The explosion threw me from my bed. By chance the floors above our sleeping-room split; they did not crush me as they did our parents.

I like to believe my mother and father, and those who gave my wife her life, did not suffer.

I do not know how long I lay stunned amid a tangle of metal and stone. When my senses returned, I searched for my wife, but I found her without breath or pulse. I wiped the blood from a place on her forehead and gave her a final kiss.

Then I listened for cries, and searched for survivors.

I saw beams of light first, from lanterns. Where the beams bounced off lantern-holders, I saw glimpses of uniforms in the bright colors of the Shieldguards, the protectors of the Consulate.

I heard a woman’s moan and traced it to a survivor near the Shieldguards. They must have heard it too, for they went that way. By lantern-light I saw one, a Dwarf, approach the survivor.

I saw the hammer swing. I heard the killing.

I ran.

And if I had not chanced upon that renegade running toward the blast before encountering a Consulate authority, I know I would have died next.

Do not think for an instant that I hold ingratitude in my heart. You gave me protection and shelter, food and soothing words before grim news. Had the woman from Bunarat not come to the safehouse, not seen me, not denounced me, I might have joined your cause.

And when she denounced me, I never denied my guilt…

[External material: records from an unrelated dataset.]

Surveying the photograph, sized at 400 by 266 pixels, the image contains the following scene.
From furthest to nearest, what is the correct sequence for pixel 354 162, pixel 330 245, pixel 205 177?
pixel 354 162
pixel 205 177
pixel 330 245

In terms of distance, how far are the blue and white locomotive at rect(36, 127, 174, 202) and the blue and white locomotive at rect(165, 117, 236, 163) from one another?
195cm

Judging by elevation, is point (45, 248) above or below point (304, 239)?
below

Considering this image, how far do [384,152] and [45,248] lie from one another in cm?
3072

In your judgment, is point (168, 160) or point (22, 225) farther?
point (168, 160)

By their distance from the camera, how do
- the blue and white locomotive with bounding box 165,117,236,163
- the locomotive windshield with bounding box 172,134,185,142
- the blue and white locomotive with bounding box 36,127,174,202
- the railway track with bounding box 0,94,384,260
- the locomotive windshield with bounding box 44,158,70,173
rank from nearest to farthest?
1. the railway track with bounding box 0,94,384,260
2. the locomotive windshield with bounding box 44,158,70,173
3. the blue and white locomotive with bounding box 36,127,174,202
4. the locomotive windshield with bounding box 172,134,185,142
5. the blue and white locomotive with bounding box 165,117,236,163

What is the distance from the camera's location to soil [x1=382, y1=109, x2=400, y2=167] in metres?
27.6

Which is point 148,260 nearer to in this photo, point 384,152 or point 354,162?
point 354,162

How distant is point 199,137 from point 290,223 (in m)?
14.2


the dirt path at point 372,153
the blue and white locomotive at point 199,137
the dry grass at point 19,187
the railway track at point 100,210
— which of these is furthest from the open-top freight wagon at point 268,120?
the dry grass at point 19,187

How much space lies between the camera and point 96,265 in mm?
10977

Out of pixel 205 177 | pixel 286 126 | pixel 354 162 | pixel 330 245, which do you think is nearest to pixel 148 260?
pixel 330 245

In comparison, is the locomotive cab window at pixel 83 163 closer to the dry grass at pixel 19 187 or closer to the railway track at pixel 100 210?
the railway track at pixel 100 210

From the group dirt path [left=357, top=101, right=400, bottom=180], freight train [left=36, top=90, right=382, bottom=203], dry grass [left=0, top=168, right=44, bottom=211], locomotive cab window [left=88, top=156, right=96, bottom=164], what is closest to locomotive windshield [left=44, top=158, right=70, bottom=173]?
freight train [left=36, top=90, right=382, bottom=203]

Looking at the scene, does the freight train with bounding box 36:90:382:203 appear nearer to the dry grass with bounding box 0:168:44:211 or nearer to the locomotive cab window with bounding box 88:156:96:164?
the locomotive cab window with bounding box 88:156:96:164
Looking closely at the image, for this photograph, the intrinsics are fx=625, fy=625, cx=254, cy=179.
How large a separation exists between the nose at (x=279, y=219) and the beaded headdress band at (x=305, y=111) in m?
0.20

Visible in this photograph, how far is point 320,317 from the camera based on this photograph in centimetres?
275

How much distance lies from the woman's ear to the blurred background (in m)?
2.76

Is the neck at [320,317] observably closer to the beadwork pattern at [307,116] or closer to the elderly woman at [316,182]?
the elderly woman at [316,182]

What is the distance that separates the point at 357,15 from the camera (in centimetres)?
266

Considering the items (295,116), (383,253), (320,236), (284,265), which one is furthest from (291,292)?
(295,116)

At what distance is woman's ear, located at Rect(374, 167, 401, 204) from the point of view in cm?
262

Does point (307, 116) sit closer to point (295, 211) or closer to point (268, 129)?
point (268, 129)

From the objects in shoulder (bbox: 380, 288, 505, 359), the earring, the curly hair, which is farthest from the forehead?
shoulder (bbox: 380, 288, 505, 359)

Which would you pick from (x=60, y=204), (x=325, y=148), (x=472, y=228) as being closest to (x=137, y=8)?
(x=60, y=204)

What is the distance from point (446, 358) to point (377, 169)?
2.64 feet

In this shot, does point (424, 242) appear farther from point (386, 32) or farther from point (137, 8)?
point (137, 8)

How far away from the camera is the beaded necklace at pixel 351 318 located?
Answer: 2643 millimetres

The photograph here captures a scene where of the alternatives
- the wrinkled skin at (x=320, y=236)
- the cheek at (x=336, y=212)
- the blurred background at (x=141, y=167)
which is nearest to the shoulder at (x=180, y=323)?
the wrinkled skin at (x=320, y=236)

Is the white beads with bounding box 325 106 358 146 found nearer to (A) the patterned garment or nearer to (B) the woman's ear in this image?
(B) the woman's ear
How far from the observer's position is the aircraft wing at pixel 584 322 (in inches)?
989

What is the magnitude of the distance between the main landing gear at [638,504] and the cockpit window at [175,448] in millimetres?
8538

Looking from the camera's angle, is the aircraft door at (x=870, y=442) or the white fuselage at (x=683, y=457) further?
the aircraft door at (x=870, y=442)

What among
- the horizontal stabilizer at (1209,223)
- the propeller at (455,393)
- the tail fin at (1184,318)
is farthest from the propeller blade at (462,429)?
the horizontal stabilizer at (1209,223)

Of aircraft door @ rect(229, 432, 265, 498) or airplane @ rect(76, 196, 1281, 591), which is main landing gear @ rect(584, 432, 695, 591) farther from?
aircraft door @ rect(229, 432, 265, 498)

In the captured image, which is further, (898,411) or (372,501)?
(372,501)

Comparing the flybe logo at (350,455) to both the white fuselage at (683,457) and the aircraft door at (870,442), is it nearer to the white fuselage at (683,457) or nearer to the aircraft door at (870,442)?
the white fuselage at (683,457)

…will you stop? You have plenty of martyrs already! Martyrs who accomplished little but making life miserable for their own families, I might add!

…yes, I know what happened to my family.

…yes, I know what awaits me once you leave my cell.

…no, and I do not regret it. I gave myself and my family the best chance for survival. I will never accept that as a crime.

…you want the confession again? Gladly.

I took part in the burning of Bunarat, and I deserve to die. May my words condemn Captain Baral. May he suffer and die for his crimes.

Now go, and send for the executioner. I have nothing more to say.